### Given problem 1
In the article below comparing SVG with JPEG, shorten the paragraph that begins "Not only that" and keep its main facts.
### Given problem 2
According to the article below comparing SVG with JPEG, why isn't the chart made in Boxy SVG perfect out of the box? Answer in one to three sentences.
### Given problem 3
Continue the article below comparing SVG with JPEG from the point where it stops.

### Provided passage
Why JPEGs are like McDonalds Apple Pies (and SVGs are not)
Last week we looked at a simple, free SVG editor called Boxy SVG ( it’s here in case you missed it).
I want to follow on from that today. But first, here’s an idea to consider…
SVG isn’t an image format – it’s more of an image recipe
That makes it very different from all the pixel-based formats we’ve used in the past. Let me explain.
You could think of our classic pixel-shuffling image formats – JPEGs, GIFs and PNGs – as being like those McDonald’s Apple Pies. Each comes packaged in precisely fixed amounts. You can’t ask the McDonalds serving staff to whip you up a ‘family-sized’ pie or to rustle up a ‘half-slice’ to have with your coffee.
Well, technically, you can ask but you’ll get a very strange look.
The McDonalds pie is a reasonable serving for one person, but if you need to share it with 2, 3 or more people, you’ll need to stretch your little pie further – i.e. everyone gets less. It is what it is and no more.
But SVG is like having a really good apple pie recipe.
You hold the instructions to make as much – or as little – pie as you want.
Sure, there are numerical amounts written into the recipe – 8 apples, 4 cups of flour and so on. But if you need to feed twice as many people, you just double the measurements. If you want to feed half as many – just halve the numbers. It’s designed to scale.
Not only that – because you control how the pie is made, you can even customize your basic pie recipe for different people’s needs. Maybe Nanna likes a handful of blackcurrants in her pie. Your brother loves custard. Small, thoughtful changes to the original recipe are easy and valuable. Things simply not possible at McDonalds.
Of course, the ‘S‘ part in ‘SVG’ stands for ‘scalable’, and it’s part of what makes SVG so useful for the web. But ‘scalability‘ – alone – doesn’t always mean ‘more usable’. Tiny things are hard to see regardless of how sharp they are. Sometimes we need to change how our layouts are displayed. SVG can help us.
Making Charts with SVG
Here’s an SVG chart that I created using Boxy SVG. It shows the number of mentions of the phrase ‘Star Trek’ and ‘Star Wars’ in books since 1960 (data via Google NGRAM).
You might typically see this type of chart online as a JPEG or PNG – in fact, you can export it from Boxy SVG as a PNG if you wanted to.
Ok, so, why not make it a JPG and be done with it?
Good question.
Reason #1: Compare the File Sizes
The JPEG version is 47kb.
The raw SVG version from Boxy SVG is 14kb (SVG link). There’s also some variation in text positioning between Chrome and Firefox.
With a little tidying, I got it down to 10kb (SVG link). The clean-up has washed out most of the browser text-positioning inconsistencies too.
The Boxy SVG chart isn’t perfect out of the box. View the source and you’ll see:
- some extra empty TSPANs in the text
- the extreme number precision makes numbers longer and more unwieldy than they need to be (tools like SVGO can fix this for you)

### Dataset content
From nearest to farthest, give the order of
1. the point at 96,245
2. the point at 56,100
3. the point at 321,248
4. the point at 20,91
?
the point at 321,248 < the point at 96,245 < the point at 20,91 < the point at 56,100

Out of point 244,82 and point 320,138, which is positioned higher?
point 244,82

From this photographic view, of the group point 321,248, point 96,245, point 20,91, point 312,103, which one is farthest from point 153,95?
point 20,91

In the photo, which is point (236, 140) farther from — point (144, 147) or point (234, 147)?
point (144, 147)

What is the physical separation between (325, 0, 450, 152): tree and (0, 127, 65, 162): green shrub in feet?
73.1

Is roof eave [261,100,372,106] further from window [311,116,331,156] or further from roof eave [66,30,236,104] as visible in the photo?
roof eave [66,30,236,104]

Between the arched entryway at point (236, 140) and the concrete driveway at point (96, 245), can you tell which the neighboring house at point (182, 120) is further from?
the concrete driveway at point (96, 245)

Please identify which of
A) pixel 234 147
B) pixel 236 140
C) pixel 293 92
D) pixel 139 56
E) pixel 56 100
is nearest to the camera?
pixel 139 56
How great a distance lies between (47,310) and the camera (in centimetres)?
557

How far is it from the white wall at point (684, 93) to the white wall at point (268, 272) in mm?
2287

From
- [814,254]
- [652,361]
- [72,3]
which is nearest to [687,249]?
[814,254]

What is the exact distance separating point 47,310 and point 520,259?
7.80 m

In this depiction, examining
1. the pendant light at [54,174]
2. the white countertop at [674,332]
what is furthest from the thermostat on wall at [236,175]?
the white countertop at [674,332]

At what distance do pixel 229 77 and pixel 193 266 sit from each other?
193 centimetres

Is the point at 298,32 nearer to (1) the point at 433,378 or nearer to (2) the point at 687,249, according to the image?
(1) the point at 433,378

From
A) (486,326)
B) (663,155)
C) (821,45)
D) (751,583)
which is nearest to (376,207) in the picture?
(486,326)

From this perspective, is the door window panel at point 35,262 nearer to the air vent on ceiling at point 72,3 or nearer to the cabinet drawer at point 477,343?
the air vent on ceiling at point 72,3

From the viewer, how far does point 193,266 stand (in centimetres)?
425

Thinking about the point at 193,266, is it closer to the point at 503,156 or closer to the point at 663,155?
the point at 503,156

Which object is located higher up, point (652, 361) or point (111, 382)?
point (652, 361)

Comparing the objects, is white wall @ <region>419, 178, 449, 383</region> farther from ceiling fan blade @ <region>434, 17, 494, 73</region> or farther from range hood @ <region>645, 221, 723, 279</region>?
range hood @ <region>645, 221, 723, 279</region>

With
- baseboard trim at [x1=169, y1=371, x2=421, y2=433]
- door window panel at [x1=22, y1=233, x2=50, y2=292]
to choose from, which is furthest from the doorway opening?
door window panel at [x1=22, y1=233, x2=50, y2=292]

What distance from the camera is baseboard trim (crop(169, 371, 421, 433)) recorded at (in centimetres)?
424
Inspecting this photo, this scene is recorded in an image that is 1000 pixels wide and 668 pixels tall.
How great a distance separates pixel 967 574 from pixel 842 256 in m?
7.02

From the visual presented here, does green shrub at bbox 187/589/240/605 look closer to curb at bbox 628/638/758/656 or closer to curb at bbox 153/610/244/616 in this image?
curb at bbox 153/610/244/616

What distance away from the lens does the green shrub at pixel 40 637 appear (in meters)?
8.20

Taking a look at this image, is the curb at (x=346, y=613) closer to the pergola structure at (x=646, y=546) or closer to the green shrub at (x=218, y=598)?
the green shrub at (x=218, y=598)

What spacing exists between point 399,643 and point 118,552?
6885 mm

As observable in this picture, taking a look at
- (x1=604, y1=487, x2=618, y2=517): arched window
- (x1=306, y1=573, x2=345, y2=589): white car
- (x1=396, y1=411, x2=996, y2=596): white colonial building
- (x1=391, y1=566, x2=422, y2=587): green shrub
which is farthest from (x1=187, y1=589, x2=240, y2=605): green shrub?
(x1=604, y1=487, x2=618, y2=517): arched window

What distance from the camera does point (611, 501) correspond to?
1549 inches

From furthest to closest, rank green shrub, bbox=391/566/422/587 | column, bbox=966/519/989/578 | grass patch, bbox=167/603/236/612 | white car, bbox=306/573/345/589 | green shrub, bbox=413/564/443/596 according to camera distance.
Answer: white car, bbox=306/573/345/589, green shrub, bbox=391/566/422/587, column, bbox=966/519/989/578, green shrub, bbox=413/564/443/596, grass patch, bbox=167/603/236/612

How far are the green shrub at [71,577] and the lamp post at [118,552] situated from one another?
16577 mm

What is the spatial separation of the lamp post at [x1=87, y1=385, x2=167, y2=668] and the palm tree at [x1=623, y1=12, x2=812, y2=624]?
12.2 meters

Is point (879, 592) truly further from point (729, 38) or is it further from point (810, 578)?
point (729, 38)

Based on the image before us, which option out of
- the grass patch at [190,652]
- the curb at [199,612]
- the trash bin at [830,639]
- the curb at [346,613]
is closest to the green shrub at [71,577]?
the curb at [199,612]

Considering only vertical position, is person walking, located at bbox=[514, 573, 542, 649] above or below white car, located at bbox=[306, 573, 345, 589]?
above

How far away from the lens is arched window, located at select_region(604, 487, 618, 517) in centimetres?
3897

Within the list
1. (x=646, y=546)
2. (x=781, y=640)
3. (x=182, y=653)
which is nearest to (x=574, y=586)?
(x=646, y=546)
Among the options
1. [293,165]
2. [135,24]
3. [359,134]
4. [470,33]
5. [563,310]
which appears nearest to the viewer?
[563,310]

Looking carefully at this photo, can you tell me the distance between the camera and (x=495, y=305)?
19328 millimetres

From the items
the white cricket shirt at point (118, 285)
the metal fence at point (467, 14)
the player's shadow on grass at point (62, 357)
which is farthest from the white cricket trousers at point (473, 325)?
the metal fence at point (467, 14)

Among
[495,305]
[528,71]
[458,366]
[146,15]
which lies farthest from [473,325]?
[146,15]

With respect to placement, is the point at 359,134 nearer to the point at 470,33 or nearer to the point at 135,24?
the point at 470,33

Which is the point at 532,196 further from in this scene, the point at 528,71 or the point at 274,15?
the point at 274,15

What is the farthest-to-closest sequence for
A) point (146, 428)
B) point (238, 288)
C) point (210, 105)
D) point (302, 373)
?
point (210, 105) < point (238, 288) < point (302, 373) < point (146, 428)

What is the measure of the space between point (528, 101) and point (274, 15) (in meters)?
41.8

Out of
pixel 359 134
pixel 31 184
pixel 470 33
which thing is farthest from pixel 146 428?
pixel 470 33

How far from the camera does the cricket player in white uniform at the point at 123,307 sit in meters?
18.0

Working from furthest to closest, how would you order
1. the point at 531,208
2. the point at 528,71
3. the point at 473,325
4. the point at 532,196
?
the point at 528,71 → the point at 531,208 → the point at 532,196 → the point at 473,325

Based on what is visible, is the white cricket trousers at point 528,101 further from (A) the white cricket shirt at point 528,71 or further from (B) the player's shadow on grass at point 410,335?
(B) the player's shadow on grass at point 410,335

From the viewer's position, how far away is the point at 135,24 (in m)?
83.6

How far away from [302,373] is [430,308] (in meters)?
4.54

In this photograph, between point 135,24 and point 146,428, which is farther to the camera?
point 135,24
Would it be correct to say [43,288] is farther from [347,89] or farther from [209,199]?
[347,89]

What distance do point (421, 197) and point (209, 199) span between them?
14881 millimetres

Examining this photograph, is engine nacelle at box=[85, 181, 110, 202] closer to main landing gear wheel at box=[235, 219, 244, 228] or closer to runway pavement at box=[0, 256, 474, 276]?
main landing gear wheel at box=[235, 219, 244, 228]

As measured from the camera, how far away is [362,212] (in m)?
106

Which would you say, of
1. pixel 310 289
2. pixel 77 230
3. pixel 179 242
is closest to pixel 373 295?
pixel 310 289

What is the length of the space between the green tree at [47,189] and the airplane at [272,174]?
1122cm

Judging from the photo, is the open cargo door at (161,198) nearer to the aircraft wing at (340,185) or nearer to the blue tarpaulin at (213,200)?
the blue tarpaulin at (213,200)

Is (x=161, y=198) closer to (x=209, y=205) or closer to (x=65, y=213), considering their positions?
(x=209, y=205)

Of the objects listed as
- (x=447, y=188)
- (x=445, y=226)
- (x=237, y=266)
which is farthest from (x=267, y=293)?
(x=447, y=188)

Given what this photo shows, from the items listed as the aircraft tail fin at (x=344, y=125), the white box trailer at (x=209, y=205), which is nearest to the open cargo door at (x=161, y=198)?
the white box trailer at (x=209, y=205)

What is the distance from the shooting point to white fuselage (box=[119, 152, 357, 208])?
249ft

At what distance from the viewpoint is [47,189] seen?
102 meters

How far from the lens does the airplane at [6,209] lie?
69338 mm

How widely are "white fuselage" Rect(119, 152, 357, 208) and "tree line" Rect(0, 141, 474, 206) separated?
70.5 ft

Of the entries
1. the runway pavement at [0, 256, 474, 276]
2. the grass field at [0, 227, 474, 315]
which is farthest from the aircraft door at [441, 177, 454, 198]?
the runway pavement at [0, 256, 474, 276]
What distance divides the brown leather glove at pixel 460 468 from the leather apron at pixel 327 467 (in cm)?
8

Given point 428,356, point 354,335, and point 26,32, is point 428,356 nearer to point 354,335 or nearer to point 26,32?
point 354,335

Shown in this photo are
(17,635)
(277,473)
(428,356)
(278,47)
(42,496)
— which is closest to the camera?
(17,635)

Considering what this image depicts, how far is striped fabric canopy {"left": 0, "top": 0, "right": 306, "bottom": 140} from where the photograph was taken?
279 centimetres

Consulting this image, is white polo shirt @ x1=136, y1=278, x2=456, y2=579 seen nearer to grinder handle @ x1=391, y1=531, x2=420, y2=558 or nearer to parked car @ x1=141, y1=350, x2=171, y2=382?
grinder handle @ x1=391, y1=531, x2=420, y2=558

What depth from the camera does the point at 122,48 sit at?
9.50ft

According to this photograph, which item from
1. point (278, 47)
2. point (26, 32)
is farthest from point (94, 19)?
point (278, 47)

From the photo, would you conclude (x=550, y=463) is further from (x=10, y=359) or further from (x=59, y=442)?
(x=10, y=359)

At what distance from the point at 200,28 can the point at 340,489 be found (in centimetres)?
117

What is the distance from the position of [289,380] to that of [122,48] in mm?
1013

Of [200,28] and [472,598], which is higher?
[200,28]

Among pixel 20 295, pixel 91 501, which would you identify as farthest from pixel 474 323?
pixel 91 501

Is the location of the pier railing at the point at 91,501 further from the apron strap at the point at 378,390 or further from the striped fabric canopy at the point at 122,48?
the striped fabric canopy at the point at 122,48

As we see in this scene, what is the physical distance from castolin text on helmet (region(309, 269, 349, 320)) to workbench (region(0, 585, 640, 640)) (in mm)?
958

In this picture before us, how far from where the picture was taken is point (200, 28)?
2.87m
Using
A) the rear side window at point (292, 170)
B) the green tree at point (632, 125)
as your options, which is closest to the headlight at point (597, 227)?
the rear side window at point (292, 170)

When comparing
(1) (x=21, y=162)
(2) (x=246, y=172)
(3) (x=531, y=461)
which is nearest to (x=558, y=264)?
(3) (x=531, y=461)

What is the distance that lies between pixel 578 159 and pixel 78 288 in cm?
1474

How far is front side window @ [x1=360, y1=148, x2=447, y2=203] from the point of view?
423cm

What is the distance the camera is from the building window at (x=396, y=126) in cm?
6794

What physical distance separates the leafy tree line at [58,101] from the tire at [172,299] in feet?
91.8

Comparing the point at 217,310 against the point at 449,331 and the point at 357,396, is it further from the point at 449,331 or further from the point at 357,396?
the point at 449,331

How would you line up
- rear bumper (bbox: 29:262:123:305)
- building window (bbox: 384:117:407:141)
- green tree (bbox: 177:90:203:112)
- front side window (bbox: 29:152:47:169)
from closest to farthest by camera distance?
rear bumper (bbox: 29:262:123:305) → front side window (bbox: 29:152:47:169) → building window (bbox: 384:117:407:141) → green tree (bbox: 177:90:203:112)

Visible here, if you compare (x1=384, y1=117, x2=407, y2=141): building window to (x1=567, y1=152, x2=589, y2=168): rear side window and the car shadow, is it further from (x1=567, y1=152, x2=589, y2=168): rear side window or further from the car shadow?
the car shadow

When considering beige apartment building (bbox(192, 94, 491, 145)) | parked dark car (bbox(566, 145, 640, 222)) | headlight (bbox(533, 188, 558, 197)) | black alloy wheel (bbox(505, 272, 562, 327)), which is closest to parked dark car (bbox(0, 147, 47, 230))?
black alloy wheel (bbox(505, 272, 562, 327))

### Task output 1
Because you control how the pie is made, you can adapt the basic recipe for different people, such as adding blackcurrants for Nanna or custard for your brother. Small changes like these are easy and worthwhile, and they aren't possible at McDonalds.

### Task output 2
Its source contains some extra empty TSPANs in the text. It also uses extreme number precision, which makes the numbers longer and more unwieldy than they need to be.

### Task output 3
- elements moved inside the editor tend to get transforms added to their original X & Y positions. Ideally any repositioning would be made to that original X & Y co-ordinate.
- there are lots of inline properties that can be moved to a STYLE block at the top of the document – more on that next week
All of this is interesting for SVG nerds, but probably not terribly important for designers wanting to use Boxy SVG. Even leaving those small issues untouched, the Boxy SVG file is cleaner and easy-to-read than anything SVG-capable editor that I’ve worked with.
And it’s nearly a third the size of the JPEG before it’s been cleaned up. A little bit of find-and-replace resolves those issues in five minutes.
Of course, either of the SVG files above will still be laser crisp at 2000px (if required) with no increase in file size. The JPEG certainly wouldn’t.
Still, internet speeds are fast – we’re not going to fight over 30kb between friends, are we?
Reason #2: SVG has Non-Scaling Strokes
This is an SVG trick that I only became aware of when playing with Boxy SVG yesterday.
While it’s always handy to be able to squish down our images to fit it into a small screen, there’s a point where our linework legibility simply breaks down. Similarly, highly scaled-up image lines can become fat and oafish.
Unfortunately, that’s an unsolvable problem in our PNGs and JPGs. Our pixels are carved in stone and we just have to live with it.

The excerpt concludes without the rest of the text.